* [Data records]
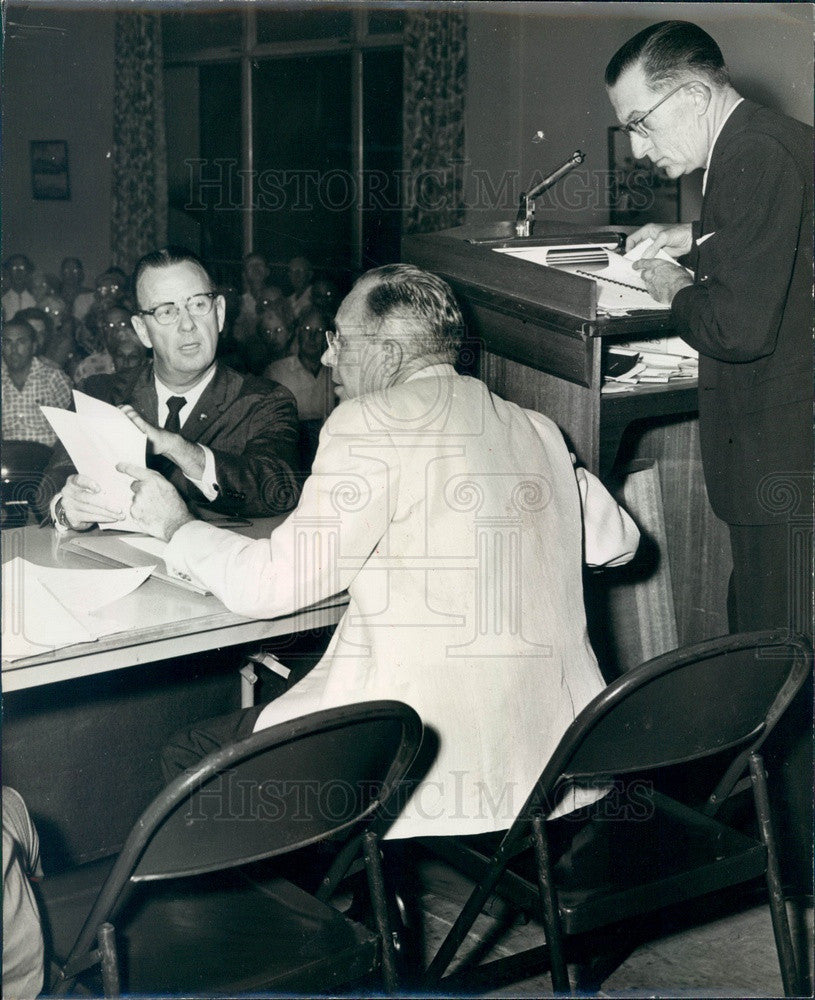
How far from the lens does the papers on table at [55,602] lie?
1.84m

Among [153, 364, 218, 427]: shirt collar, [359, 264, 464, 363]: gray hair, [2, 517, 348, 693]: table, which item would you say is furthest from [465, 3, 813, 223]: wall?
[2, 517, 348, 693]: table

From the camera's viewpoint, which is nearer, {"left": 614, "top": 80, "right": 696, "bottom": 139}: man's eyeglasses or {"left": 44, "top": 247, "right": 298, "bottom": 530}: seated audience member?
{"left": 614, "top": 80, "right": 696, "bottom": 139}: man's eyeglasses

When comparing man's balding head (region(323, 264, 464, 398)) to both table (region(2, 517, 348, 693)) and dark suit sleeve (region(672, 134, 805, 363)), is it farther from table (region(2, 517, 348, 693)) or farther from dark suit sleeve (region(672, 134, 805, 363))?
dark suit sleeve (region(672, 134, 805, 363))

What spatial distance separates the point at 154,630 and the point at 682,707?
0.87 meters

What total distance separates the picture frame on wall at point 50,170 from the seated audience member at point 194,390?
25.7 ft

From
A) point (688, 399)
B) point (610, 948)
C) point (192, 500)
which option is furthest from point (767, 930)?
point (192, 500)

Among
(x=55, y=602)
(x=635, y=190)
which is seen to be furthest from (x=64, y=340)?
(x=55, y=602)

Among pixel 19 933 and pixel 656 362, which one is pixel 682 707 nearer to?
pixel 19 933

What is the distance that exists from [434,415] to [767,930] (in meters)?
1.49

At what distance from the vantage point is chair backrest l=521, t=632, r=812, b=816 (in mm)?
1687

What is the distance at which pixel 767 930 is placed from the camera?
99.8 inches

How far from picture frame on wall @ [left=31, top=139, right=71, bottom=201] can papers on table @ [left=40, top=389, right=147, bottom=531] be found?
8736 millimetres

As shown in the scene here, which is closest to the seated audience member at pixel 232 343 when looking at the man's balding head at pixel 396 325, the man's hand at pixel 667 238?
the man's hand at pixel 667 238

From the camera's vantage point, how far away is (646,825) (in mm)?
2039
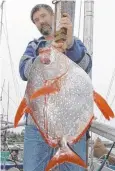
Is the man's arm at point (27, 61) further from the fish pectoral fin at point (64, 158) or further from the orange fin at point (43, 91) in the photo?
the fish pectoral fin at point (64, 158)

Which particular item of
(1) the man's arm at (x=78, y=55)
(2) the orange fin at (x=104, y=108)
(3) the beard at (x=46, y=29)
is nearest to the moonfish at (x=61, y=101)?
(2) the orange fin at (x=104, y=108)

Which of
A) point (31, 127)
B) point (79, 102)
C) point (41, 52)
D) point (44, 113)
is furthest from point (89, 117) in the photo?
point (31, 127)

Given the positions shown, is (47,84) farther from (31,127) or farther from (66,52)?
(31,127)

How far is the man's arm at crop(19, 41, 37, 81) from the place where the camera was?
2.64 metres

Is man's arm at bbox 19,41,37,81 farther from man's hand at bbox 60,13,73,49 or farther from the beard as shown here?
man's hand at bbox 60,13,73,49

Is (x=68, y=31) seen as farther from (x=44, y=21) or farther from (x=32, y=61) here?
(x=44, y=21)

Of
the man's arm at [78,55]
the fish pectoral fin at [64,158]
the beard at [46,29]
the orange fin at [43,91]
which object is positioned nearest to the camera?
the fish pectoral fin at [64,158]

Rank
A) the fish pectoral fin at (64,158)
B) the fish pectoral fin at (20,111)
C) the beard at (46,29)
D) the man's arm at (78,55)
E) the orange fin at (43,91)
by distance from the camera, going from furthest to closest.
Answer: the beard at (46,29), the man's arm at (78,55), the fish pectoral fin at (20,111), the orange fin at (43,91), the fish pectoral fin at (64,158)

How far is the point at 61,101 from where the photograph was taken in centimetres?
222

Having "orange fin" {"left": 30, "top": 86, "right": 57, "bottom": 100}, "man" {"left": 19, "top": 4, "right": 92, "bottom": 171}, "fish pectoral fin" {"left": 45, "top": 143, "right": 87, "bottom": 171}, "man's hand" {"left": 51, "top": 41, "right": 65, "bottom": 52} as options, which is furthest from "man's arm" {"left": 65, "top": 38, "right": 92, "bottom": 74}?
"fish pectoral fin" {"left": 45, "top": 143, "right": 87, "bottom": 171}

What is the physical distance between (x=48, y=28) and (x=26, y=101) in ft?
2.49

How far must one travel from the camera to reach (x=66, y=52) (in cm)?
255

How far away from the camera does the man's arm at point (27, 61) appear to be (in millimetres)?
2645

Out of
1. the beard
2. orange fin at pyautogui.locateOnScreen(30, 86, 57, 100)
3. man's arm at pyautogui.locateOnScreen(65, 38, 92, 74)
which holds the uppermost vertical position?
the beard
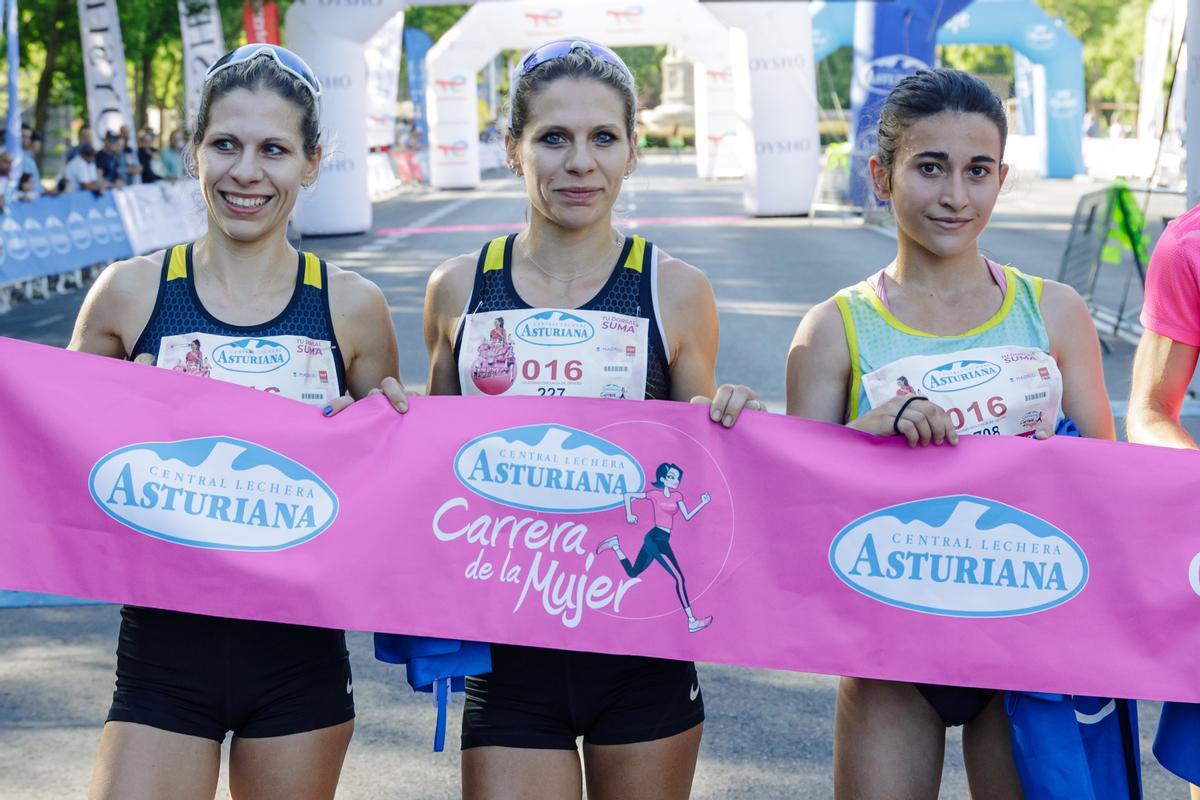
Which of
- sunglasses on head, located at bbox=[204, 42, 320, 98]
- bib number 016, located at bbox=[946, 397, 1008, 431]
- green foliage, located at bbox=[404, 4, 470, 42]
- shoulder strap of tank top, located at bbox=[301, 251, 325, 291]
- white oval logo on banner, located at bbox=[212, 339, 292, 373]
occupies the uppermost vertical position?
green foliage, located at bbox=[404, 4, 470, 42]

* [Problem details] Give every row above as a JSON list of strings, one string per line, with blank lines dropped. Leave the pictures out of the answer.

* [The result]
[
  "How far from the lens does the papers on table at [55,602] lie?",
  "1.84m",
  "Among [153, 364, 218, 427]: shirt collar, [359, 264, 464, 363]: gray hair, [2, 517, 348, 693]: table, which item would you say is furthest from [465, 3, 813, 223]: wall?",
  "[2, 517, 348, 693]: table",
  "From the camera's viewpoint, which is nearer, {\"left\": 614, \"top\": 80, \"right\": 696, \"bottom\": 139}: man's eyeglasses or {\"left\": 44, \"top\": 247, \"right\": 298, \"bottom\": 530}: seated audience member?",
  "{\"left\": 614, \"top\": 80, \"right\": 696, \"bottom\": 139}: man's eyeglasses",
  "When comparing man's balding head (region(323, 264, 464, 398)) to both table (region(2, 517, 348, 693)) and dark suit sleeve (region(672, 134, 805, 363)), is it farther from table (region(2, 517, 348, 693)) or farther from dark suit sleeve (region(672, 134, 805, 363))?",
  "dark suit sleeve (region(672, 134, 805, 363))",
  "What spatial distance separates the point at 154,630 and the point at 682,707?",
  "0.87 meters",
  "What total distance separates the picture frame on wall at point 50,170 from the seated audience member at point 194,390?",
  "25.7 ft",
  "From",
  "A) point (688, 399)",
  "B) point (610, 948)",
  "C) point (192, 500)",
  "which option is furthest from point (767, 930)?",
  "point (192, 500)",
  "Among",
  "(x=55, y=602)",
  "(x=635, y=190)",
  "which is seen to be furthest from (x=64, y=340)?",
  "(x=55, y=602)",
  "Among pixel 19 933 and pixel 656 362, which one is pixel 682 707 nearer to?",
  "pixel 19 933",
  "What is the distance that exists from [434,415] to [767,930] (in meters)?",
  "1.49",
  "At what distance from the vantage point is chair backrest l=521, t=632, r=812, b=816 (in mm)?",
  "1687",
  "What is the distance at which pixel 767 930 is placed from the camera?",
  "99.8 inches",
  "How far from picture frame on wall @ [left=31, top=139, right=71, bottom=201] can papers on table @ [left=40, top=389, right=147, bottom=531] be found?",
  "8736 millimetres",
  "As shown in the scene here, which is closest to the seated audience member at pixel 232 343 when looking at the man's balding head at pixel 396 325, the man's hand at pixel 667 238?",
  "the man's hand at pixel 667 238",
  "From the camera's vantage point, how far away is (646,825) (in mm)?",
  "2039",
  "Is the man's arm at point (27, 61) further from the fish pectoral fin at point (64, 158) or further from the orange fin at point (43, 91) in the photo?",
  "the fish pectoral fin at point (64, 158)",
  "Which particular item of",
  "(1) the man's arm at (x=78, y=55)",
  "(2) the orange fin at (x=104, y=108)",
  "(3) the beard at (x=46, y=29)",
  "is nearest to the moonfish at (x=61, y=101)?",
  "(2) the orange fin at (x=104, y=108)",
  "Which of",
  "A) point (31, 127)",
  "B) point (79, 102)",
  "C) point (41, 52)",
  "D) point (44, 113)",
  "is furthest from point (89, 117) in the photo?",
  "point (31, 127)",
  "Given the positions shown, is (47,84) farther from (31,127) or farther from (66,52)?",
  "(31,127)",
  "How far is the man's arm at crop(19, 41, 37, 81) from the place where the camera was?",
  "2.64 metres",
  "Is man's arm at bbox 19,41,37,81 farther from man's hand at bbox 60,13,73,49 or farther from the beard as shown here?",
  "man's hand at bbox 60,13,73,49",
  "Is (x=68, y=31) seen as farther from (x=44, y=21) or farther from (x=32, y=61) here?",
  "(x=44, y=21)",
  "Of",
  "the man's arm at [78,55]",
  "the fish pectoral fin at [64,158]",
  "the beard at [46,29]",
  "the orange fin at [43,91]",
  "which object is positioned nearest to the camera?",
  "the fish pectoral fin at [64,158]",
  "Rank",
  "A) the fish pectoral fin at (64,158)",
  "B) the fish pectoral fin at (20,111)",
  "C) the beard at (46,29)",
  "D) the man's arm at (78,55)",
  "E) the orange fin at (43,91)",
  "by distance from the camera, going from furthest to closest.",
  "Answer: the beard at (46,29), the man's arm at (78,55), the fish pectoral fin at (20,111), the orange fin at (43,91), the fish pectoral fin at (64,158)",
  "How far is the point at 61,101 from where the photograph was taken in centimetres?",
  "222",
  "Having \"orange fin\" {\"left\": 30, \"top\": 86, \"right\": 57, \"bottom\": 100}, \"man\" {\"left\": 19, \"top\": 4, \"right\": 92, \"bottom\": 171}, \"fish pectoral fin\" {\"left\": 45, \"top\": 143, \"right\": 87, \"bottom\": 171}, \"man's hand\" {\"left\": 51, \"top\": 41, \"right\": 65, \"bottom\": 52} as options, which is furthest from \"man's arm\" {\"left\": 65, \"top\": 38, \"right\": 92, \"bottom\": 74}?",
  "\"fish pectoral fin\" {\"left\": 45, \"top\": 143, \"right\": 87, \"bottom\": 171}",
  "What is the physical distance between (x=48, y=28) and (x=26, y=101) in ft?",
  "2.49",
  "How far must one travel from the camera to reach (x=66, y=52) (in cm)?",
  "255",
  "How far away from the camera does the man's arm at point (27, 61) appear to be (in millimetres)?",
  "2645",
  "Out of",
  "1. the beard",
  "2. orange fin at pyautogui.locateOnScreen(30, 86, 57, 100)",
  "3. man's arm at pyautogui.locateOnScreen(65, 38, 92, 74)",
  "which holds the uppermost vertical position?",
  "the beard",
  "Which of",
  "- sunglasses on head, located at bbox=[204, 42, 320, 98]",
  "- bib number 016, located at bbox=[946, 397, 1008, 431]",
  "- green foliage, located at bbox=[404, 4, 470, 42]",
  "- shoulder strap of tank top, located at bbox=[301, 251, 325, 291]",
  "- white oval logo on banner, located at bbox=[212, 339, 292, 373]",
  "occupies the uppermost vertical position?",
  "green foliage, located at bbox=[404, 4, 470, 42]"
]